O Xadrez Brasileiro em 2025
Acabou o ano, vamos fazer um balanço do xadrez brasileiro, individualmente de alguns dos nossos jogadores e jogadoras, vamos começar com os GMs.
Darcy Lima
O lendário GM começou o ano muito bem, sendo campeão do Brasília Chess Open à frente de Fier.
Sua temporada foi bastante razoável: terminou com +16 pontos de rating, venceu Cristóbal que tinha 2600 no Continental, e foi campeão brasileiro sênior.
Seus únicos resultados realmente ruins foram no Mundial Sênior e em um torneio nos Estados Unidos.
Luis Paulo Supi
Não é difícil eleger o melhor torneio do Supi, venceu o Campeonato Brasileiro com 9/11 de forma invicta.
Ele disputou cinco torneios neste ano. Foi vice-campeão no Peres Chess Open, na Argentina. No Continental chegou à última rodada com chances reais de título e terminou em 6º lugar. Também jogou a Copa do Mundo, sendo eliminado na segunda rodada.
Seu único resultado realmente negativo foi na Espanha, no Aberto Internacional de Sants. Encerrou a temporada com +15 pontos de rating.
Yago Santiago
Teve um dos seus melhores anos da carreira, ganhando 37 pontos no geral no ano, voltando pros 2500+. Foi campeão na Alemanha do aberto Schachfestival 2025 Bad Wörishofen.

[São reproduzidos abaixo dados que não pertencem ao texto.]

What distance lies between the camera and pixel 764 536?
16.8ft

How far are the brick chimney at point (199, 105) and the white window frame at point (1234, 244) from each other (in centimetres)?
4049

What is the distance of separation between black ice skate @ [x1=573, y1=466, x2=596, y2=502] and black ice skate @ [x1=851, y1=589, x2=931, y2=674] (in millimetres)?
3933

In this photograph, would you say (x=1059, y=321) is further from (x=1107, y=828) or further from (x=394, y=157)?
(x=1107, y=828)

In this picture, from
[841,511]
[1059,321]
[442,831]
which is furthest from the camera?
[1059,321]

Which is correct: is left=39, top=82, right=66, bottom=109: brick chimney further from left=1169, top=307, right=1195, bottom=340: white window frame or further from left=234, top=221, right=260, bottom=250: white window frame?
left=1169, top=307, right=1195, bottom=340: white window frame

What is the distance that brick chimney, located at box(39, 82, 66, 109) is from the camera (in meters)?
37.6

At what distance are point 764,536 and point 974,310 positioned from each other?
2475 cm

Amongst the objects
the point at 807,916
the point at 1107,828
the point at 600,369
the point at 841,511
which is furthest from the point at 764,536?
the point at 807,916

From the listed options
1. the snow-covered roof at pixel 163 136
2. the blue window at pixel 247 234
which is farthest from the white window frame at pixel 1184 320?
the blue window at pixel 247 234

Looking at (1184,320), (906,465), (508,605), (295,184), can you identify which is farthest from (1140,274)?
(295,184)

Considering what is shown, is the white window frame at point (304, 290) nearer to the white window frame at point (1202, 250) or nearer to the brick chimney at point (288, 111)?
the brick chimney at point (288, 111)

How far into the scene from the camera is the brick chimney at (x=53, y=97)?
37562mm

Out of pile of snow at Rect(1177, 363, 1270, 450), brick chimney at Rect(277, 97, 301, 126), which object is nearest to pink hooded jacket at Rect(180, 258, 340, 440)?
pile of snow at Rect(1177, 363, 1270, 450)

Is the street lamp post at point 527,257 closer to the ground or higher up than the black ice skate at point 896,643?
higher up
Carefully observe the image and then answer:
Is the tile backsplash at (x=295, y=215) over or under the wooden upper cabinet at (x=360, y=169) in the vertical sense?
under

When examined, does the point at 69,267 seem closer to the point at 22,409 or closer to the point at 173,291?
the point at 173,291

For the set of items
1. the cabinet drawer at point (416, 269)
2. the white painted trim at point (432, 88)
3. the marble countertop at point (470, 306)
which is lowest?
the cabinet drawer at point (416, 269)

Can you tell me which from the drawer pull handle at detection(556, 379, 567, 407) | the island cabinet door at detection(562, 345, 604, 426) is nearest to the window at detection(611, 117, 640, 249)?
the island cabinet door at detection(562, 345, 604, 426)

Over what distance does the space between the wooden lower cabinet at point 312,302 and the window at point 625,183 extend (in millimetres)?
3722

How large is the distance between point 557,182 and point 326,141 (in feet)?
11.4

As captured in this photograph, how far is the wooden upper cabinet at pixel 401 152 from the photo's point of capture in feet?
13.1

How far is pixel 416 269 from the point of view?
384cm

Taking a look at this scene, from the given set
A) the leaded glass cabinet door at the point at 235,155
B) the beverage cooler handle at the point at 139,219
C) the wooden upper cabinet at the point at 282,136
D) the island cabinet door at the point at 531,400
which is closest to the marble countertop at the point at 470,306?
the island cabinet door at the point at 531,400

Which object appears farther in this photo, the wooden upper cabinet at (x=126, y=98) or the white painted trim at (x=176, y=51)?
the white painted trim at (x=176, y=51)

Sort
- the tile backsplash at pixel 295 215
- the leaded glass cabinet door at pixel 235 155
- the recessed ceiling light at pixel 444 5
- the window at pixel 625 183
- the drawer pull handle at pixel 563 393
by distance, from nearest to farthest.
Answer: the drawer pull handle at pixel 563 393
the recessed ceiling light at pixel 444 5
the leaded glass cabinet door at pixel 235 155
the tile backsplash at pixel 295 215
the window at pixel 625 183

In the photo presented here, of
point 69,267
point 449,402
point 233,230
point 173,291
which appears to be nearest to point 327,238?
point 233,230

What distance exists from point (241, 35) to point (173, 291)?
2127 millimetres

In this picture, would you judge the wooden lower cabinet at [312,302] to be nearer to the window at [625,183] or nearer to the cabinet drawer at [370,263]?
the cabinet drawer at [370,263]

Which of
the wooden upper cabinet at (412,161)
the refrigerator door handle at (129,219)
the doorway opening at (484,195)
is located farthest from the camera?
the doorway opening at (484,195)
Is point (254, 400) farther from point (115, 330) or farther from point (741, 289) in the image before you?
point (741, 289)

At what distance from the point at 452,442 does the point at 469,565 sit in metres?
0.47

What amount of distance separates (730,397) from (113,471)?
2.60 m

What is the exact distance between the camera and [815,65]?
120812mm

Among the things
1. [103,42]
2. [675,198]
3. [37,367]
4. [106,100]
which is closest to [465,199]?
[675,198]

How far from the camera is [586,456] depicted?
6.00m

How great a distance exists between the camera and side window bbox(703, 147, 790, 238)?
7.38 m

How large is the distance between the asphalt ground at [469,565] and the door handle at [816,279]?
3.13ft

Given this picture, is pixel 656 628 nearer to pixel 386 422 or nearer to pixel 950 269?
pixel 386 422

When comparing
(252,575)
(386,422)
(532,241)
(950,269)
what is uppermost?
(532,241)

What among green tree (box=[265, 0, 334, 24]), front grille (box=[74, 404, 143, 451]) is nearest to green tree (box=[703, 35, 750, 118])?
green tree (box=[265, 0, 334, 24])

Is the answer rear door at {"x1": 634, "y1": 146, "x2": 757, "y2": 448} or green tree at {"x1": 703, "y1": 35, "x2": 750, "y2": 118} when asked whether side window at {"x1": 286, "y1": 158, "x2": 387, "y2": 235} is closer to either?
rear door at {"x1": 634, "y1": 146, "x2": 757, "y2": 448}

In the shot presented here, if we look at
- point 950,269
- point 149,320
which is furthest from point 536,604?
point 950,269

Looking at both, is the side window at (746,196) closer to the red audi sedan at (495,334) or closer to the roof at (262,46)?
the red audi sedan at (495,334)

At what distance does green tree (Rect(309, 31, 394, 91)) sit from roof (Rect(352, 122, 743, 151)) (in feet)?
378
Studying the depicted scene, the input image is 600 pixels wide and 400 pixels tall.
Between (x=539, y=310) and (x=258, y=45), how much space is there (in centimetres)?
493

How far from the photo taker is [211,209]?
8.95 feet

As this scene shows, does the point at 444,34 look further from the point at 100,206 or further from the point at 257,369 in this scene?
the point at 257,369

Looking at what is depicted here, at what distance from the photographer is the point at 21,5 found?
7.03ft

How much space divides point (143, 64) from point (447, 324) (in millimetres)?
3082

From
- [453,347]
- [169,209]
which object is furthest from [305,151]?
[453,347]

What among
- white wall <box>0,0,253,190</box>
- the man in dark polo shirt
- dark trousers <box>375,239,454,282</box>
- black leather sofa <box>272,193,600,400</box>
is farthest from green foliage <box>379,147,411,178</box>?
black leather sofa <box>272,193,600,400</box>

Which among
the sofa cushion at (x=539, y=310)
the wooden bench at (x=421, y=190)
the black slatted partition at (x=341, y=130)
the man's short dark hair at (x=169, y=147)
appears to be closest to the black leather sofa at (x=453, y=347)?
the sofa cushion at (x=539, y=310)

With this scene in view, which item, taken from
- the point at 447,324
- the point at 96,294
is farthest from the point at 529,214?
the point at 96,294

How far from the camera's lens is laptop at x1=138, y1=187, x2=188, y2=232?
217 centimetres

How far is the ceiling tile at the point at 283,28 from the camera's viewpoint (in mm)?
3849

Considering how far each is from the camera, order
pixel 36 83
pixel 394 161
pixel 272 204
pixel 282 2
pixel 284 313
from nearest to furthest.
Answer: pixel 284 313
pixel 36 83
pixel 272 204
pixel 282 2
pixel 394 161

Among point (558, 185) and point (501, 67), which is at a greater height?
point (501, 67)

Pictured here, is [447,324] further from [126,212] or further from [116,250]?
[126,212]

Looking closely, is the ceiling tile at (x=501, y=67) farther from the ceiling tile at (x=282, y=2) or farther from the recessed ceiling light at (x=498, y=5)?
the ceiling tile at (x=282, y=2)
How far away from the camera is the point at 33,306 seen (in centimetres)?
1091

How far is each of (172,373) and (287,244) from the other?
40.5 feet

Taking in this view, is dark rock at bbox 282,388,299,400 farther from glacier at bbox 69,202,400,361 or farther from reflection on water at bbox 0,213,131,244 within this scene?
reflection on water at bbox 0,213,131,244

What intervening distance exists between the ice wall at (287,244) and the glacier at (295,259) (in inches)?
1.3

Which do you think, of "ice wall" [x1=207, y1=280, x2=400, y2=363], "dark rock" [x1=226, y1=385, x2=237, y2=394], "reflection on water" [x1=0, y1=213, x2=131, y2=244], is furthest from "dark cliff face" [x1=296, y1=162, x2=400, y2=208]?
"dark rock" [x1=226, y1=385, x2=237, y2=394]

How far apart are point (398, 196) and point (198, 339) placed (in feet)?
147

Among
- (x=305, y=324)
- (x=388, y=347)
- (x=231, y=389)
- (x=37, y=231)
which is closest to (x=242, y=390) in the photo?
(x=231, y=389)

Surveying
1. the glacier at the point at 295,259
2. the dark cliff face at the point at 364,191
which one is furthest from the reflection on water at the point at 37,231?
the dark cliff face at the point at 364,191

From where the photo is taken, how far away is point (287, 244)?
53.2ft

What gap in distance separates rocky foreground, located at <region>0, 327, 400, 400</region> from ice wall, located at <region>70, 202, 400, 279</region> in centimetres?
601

Terminou o ano sem nenhum resultado negativo.
Krikor Mekhitarian
Krikor passou por um ano mais negativo do que positivo, perdeu 22 pontos no ano, jogou apenas 4 eventos.
Em janeiro obteve seu único resultado positivo o segundo lugar no Zonal 2.4 com aquela vitória espetacular com o Everaldo.
Alexandr Fier
Fier foi novamente o jogador mais ativo do país o que faz ele ter resultados muito bons e alguns nem tanto, ainda assim terminou o ano ganhando 10 pontos de rating.
Fier venceu 7 torneios pensados em 2025, destaque para o Floripa Chess Open o evento mais forte do país, e conseguiu um terceiro lugar no Continental. De resultado negativo o Manaus Chess Open onde perdeu 24 pontos de rating.
Feminino
Kathie Librelato
Kathie iniciou o ano com 2138 e terminou com 2133, apesar de não ter ganho rating venceu pela primeira vez o Campeonato Brasileiro Feminino.
Julia Alboredo
Ela não jogou muito esse ano, mas quando jogou sempre foi bem, ganhou mais de 50 pontos de rating voltando pra 2200+
Juliana Terao
Apesar da queda de rating nos últimos meses, foi um bom ano pra nossa melhor jogadora.
Em janeiro foi co-campeã do Brasília Chess Open e foi campeã do VIII Maraba Chess Open STD entrando pra lista de jogadoras que venceram um aberto. Chegou atingir 2271 de rating ao longo do ano.
Prodígios:
Alguns jogadores que merecem a nossa atenção, Frederico Jardim com 14 anos e 2336 de rating bicampeão gaúcho e fez um grande campeonato brasileiro. Mathias Casalaspro Com 13 anos e 2306 de rating, representou o Brasil nas Olimpíadas sub-16. Arthur Dorneles 10 anos e 2003 de rating campeão sul-americano sub 10. Juliana Figueira Theophilo que com 15 anos e 1923 de rating, empatou com o GM Krikor numa partida excelente.
Resumo
Foi um ano razoável para o xadrez brasileiro, ao mesmo tempo e notório a falta de novos nomes nos escalões mais altos. Espero que 2026 seja ainda melhor. Já em janeiro teremos o Brazil Chess Series - Floripa 2026, de longe o mais forte evento aqui.